Aix-en-Provence, Alger, Meudon-la-Forêt… L’architecte a essaimé après-guerre son art de la pierre. Un livre-fleuve tente de réhabiliter l’œuvre de ce bâtisseur controversé.
Croquis de l’ensemble de la Tourette, conçu par Fernand Pouillon, sur le Vieux-Port à Marseille.
C’est l’histoire d’un rendez-vous raté. L’architecte et urbaniste Fernand Pouillon (1912-1986) n’a jamais accédé à la notoriété d’un Le Corbusier, loin de là. Il a pourtant réalisé à l’heure de la reconstruction après la seconde guerre mondiale, des chantiers marquants, comme les immeubles du Vieux-Port à Marseille, les 200 logements à Aix-en-Provence, le quartier des Sablettes à Toulon ou la résidence du Parc à Meudon-la-Forêt, mais également signé des constructions en Algérie et en Iran.
Un livre-fleuve publié chez Actes Sud, principalement écrit par Pierre Frey, historien de l’art et professeur à l’Ecole polytechnique fédérale de Lausanne, soutient la thèse qu’il n’est pas de meilleur moment pour redécouvrir le talent de ce créateur visionnaire. Si Fernand Pouillon jugeait souvent décevante la photo d’architecture, son travail est ici mis en valeur par les très beaux croquis de l’architecte Bernard Gachet accompagnés de plans et d’images d’archives des bâtiments évoqués.
Pierre Frey invite à redécouvrir l’intérêt visionnaire de Fernand Pouillon pour l’architecture vernaculaire, son recours aux techniques durables (climatisation, isolation…) et l’utilisation de matériaux naturels ou locaux à l’aune du réchauffement climatique et des préoccupations environnementales actuelles.
Adepte de la pierre de taille, à l’inverse du tout-béton prôné par Le Corbusier, Fernand Pouillon a toujours eu deux préoccupations majeures pour ses projets : « une prise en compte sensible du site avec lequel son projet entre en dialogue et une identification profonde, au fond amoureuse, aux besoins et aux sentiments de celles et de ceux dont il avait la charge de loger », témoigne Pierre Frey.
5 000 logements sur les hauteurs d’Alger
Alors que la question de la durabilité des constructions est devenue centrale en architecture, l’utilisation ingénieuse de la pierre par Fernand Pouillon est redécouverte. Il se fait connaître en 1955, avec le projet immobilier aixois des 200 logements, réalisé aux prix les plus bas du marché dans les délais les plus courts. En sus, les habitants (essentiellement de classe moyenne) ont pu accéder à la propriété grâce à une formule de location-vente sur vingt-cinq ans sans apport préalable.

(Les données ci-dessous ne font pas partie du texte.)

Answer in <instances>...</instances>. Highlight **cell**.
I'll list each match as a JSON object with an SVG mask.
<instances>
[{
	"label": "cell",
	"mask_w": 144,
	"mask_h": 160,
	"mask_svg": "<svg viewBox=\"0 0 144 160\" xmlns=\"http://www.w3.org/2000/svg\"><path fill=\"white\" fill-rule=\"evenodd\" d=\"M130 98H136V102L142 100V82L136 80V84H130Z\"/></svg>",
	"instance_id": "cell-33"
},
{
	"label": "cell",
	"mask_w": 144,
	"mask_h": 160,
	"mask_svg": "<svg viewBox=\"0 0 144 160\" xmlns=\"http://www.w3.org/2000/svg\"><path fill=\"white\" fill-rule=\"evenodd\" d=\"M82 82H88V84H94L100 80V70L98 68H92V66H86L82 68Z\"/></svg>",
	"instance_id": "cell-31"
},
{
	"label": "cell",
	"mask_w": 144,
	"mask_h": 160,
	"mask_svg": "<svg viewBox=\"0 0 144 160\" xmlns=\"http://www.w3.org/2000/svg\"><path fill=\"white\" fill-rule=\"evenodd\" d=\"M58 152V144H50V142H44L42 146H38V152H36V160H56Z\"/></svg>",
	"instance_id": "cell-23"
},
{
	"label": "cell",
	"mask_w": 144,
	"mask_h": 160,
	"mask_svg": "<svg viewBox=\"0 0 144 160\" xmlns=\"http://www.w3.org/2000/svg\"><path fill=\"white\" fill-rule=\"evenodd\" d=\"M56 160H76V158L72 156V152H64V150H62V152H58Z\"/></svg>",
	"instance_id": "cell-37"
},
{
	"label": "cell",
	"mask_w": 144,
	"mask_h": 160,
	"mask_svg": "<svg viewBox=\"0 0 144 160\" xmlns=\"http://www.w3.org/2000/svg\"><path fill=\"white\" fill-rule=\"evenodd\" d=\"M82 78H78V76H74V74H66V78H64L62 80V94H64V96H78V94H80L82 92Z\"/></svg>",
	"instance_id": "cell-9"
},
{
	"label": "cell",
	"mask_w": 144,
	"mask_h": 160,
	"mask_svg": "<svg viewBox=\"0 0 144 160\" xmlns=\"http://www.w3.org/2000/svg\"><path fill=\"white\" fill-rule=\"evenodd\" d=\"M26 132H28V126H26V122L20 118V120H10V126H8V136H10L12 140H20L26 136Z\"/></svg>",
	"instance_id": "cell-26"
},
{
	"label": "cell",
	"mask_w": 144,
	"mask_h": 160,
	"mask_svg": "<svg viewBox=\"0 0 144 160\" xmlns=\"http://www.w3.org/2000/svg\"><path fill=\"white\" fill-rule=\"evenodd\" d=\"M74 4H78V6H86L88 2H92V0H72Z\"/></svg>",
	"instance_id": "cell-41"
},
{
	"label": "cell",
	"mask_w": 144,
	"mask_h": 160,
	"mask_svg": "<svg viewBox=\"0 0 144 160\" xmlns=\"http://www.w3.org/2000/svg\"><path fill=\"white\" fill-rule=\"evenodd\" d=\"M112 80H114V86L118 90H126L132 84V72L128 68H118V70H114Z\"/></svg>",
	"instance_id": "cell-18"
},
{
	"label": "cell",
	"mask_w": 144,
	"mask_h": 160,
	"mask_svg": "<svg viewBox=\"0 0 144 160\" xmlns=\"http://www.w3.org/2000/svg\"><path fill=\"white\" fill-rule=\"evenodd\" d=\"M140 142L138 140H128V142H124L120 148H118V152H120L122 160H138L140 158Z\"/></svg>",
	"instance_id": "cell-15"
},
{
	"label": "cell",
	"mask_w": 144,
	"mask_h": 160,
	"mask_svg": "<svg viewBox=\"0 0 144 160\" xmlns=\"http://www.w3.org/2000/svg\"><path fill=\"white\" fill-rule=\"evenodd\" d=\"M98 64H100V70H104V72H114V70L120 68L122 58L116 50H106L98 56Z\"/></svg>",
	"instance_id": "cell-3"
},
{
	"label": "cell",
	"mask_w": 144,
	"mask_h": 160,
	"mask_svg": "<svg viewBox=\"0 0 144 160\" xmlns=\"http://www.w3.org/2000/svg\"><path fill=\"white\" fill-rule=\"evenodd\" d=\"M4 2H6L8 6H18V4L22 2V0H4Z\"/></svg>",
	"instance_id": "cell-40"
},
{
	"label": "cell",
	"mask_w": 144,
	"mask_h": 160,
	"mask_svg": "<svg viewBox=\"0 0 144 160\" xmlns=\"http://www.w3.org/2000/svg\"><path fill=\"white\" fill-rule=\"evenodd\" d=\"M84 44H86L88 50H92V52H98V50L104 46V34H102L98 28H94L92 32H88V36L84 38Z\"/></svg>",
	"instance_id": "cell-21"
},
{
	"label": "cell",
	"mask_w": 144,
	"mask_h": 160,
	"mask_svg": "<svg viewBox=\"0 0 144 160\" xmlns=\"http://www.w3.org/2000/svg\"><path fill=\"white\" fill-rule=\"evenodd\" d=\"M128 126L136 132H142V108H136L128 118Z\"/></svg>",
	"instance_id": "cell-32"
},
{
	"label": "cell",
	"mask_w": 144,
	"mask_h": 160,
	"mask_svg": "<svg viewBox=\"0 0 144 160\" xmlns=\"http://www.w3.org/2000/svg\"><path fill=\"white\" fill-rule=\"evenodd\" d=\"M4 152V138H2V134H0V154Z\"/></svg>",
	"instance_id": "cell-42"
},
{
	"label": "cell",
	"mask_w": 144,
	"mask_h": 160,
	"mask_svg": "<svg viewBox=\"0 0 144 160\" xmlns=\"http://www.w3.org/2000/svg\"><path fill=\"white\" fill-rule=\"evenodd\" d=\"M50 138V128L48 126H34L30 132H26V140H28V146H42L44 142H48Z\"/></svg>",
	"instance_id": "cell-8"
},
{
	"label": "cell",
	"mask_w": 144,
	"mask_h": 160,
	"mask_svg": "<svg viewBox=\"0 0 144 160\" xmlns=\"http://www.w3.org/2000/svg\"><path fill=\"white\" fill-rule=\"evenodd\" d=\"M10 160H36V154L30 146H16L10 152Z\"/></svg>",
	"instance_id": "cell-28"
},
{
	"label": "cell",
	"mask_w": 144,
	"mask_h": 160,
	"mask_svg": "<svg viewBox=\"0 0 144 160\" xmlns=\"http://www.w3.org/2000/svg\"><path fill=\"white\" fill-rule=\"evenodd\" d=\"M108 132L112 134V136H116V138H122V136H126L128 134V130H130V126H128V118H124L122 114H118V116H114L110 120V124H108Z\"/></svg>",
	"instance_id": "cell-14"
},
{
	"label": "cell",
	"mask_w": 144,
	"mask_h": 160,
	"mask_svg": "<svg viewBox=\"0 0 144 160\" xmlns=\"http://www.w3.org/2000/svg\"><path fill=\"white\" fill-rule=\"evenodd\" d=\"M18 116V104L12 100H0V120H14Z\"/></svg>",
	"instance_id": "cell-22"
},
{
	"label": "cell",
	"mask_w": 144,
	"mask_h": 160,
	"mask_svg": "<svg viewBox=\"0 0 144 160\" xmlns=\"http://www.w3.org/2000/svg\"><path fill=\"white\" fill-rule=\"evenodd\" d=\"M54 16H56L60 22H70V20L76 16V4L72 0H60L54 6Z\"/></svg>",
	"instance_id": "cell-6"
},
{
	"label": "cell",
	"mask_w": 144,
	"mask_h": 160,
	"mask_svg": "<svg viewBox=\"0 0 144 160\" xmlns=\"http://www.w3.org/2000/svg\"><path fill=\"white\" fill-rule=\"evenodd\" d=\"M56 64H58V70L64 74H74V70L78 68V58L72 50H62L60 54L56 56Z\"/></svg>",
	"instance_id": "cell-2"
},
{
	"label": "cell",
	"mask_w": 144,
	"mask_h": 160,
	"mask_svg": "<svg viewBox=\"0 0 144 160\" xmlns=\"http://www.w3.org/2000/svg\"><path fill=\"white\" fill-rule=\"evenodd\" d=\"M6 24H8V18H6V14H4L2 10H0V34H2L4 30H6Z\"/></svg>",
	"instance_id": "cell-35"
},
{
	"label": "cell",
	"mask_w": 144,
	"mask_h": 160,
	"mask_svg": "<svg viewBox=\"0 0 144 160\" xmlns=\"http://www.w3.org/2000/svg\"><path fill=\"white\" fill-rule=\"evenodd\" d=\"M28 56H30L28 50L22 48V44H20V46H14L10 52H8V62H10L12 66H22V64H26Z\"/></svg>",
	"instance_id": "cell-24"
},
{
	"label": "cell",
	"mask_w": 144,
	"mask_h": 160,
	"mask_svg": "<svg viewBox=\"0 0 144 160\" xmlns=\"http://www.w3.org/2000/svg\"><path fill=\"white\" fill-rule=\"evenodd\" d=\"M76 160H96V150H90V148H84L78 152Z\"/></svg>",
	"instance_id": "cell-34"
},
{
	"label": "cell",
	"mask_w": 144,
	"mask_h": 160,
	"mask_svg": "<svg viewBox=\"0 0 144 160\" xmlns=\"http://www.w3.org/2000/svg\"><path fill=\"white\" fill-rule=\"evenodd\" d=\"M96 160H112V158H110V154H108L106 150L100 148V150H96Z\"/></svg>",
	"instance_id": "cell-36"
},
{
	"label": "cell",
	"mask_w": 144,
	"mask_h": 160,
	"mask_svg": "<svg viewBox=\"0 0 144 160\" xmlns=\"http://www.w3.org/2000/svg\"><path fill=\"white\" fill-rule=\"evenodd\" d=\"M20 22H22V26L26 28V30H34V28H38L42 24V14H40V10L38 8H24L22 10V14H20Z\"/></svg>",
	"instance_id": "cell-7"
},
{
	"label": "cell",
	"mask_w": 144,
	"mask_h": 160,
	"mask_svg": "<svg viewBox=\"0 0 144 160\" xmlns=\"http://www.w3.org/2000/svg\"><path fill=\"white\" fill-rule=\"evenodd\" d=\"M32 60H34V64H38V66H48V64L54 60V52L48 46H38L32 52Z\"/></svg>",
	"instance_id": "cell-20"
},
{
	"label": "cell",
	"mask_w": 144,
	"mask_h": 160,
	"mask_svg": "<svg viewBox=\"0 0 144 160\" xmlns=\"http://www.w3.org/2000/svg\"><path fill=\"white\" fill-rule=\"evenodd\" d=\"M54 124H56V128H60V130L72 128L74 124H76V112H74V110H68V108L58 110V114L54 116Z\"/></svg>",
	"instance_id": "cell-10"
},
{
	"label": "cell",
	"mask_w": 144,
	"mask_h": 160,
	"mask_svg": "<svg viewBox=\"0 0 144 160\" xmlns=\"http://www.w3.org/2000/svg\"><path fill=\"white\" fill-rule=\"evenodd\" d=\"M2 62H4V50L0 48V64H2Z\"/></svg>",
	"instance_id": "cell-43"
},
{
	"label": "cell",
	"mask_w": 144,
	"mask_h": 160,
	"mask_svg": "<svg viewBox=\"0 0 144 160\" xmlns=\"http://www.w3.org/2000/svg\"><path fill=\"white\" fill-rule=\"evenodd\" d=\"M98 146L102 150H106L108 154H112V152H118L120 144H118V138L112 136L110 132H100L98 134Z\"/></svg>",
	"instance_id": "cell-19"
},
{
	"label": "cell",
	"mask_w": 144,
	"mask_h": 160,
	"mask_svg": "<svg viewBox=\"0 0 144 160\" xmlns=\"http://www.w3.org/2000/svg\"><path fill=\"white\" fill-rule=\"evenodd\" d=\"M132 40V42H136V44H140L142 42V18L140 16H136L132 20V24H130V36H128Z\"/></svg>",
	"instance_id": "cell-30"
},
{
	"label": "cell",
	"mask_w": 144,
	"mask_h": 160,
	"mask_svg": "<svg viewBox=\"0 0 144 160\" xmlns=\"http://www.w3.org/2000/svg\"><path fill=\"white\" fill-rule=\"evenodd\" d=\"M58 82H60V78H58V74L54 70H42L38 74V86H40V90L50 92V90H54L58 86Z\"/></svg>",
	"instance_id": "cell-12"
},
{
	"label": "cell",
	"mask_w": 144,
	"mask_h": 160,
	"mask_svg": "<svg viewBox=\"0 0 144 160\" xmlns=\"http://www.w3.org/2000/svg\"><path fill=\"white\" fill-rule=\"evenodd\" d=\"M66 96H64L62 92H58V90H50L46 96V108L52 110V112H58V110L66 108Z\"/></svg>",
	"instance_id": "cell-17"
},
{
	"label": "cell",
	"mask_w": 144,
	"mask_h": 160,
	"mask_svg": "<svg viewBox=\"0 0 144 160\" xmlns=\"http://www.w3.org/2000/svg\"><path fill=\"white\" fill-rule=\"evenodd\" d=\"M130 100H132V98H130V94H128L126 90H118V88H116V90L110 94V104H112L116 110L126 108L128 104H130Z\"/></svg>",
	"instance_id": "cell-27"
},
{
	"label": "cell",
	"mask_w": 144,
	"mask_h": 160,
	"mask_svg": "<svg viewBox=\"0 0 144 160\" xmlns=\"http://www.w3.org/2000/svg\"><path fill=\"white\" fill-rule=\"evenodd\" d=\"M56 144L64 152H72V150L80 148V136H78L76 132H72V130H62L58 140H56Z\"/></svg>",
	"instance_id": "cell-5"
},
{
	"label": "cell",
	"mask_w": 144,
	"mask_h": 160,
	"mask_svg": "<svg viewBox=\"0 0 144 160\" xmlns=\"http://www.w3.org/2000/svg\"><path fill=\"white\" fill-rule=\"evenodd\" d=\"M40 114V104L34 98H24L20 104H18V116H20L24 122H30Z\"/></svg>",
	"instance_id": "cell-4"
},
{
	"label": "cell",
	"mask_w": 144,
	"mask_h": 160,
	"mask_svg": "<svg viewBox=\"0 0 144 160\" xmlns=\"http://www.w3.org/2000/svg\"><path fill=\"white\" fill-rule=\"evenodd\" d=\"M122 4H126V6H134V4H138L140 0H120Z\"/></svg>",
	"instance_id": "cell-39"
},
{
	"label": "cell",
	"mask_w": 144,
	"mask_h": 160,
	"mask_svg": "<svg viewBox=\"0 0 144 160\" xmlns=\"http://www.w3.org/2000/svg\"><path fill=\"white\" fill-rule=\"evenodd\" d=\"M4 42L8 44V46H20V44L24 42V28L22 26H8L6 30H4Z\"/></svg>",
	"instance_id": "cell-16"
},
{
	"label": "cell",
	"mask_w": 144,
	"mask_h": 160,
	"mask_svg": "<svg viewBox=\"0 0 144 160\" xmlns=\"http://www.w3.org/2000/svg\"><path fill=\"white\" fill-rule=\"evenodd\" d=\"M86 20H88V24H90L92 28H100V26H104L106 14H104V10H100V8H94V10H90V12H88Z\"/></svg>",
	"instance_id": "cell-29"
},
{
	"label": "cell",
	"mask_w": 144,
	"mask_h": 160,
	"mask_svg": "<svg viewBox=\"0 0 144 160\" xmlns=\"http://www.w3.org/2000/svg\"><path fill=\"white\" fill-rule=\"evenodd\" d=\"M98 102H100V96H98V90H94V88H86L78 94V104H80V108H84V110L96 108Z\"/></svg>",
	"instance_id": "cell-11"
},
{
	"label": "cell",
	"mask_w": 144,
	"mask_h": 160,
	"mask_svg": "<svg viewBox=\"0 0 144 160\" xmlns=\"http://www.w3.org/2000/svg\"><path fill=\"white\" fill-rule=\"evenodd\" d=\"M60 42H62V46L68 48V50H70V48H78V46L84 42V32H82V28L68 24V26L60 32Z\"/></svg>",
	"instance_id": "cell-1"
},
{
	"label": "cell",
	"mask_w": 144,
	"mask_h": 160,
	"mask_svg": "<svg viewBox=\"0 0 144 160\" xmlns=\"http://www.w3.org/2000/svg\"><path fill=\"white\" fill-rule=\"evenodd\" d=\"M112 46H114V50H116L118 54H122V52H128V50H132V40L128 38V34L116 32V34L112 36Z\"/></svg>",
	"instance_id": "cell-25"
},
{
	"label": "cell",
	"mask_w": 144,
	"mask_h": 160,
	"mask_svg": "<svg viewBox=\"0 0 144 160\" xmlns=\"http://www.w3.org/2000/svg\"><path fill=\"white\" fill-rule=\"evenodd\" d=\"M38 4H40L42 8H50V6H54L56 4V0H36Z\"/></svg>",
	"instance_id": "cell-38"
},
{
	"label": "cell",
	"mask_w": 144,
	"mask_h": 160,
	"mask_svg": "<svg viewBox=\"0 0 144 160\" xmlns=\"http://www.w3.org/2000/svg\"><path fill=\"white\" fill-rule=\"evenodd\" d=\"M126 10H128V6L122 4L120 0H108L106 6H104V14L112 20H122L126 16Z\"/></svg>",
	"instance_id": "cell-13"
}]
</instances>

Les auteurs de l’ouvrage évoquent aussi l’œuvre de Fernand Pouillon en Algérie. C’est le maire d’Alger, Jacques Chevallier, qui sollicite l’architecte pour la construction de logements sociaux à partir de 1953. Il sera à l’origine du chantier pharaonique de 5 000 logements sur les hauteurs d’Alger, sa cité la plus célèbre. Le livre revient sur cette empreinte forte laissée par Fernand Pouillon dans la Ville blanche et Mohamed Larbi Merhoum, architecte à Alger, la décrit comme une « architecture de vérité » en terre coloniale, tel un « emboîtement des mémoires sans permettre à l’une d’effacer l’autre ».
Mais qui était réellement Fernand Pouillon ? Les auteurs se sont plongés dans les archives mais leur enquête ne parvient pas à tout éclairer. Il est difficile de percer tous les mystères d’un homme qui s’est pourtant lui-même raconté à travers deux livres : Les Pierres Sauvages (1964) et Mémoires d’un architecte (1968). Deux ouvrages écrits en prison où Fernand Pouillon purgeait une peine pour faux bilan, détournement de fonds et abus de biens sociaux.
Après cette affaire, son image sera à jamais ternie. Amnistié en 1971 par le président Pompidou, il est réintégré à l’ordre des architectes français en 1978. Peut-être lui est-il reproché d’avoir été si multiple, d’avoir voulu tout maîtriser… Architecte, urbaniste, bâtisseur, maître d’œuvre, maître d’ouvrage, écrivain et éditeur, il fut tout cela à la fois.
Fernand Pouillon, Le téméraire éclectique, Actes Sud, 368 pages, 42,90 euros.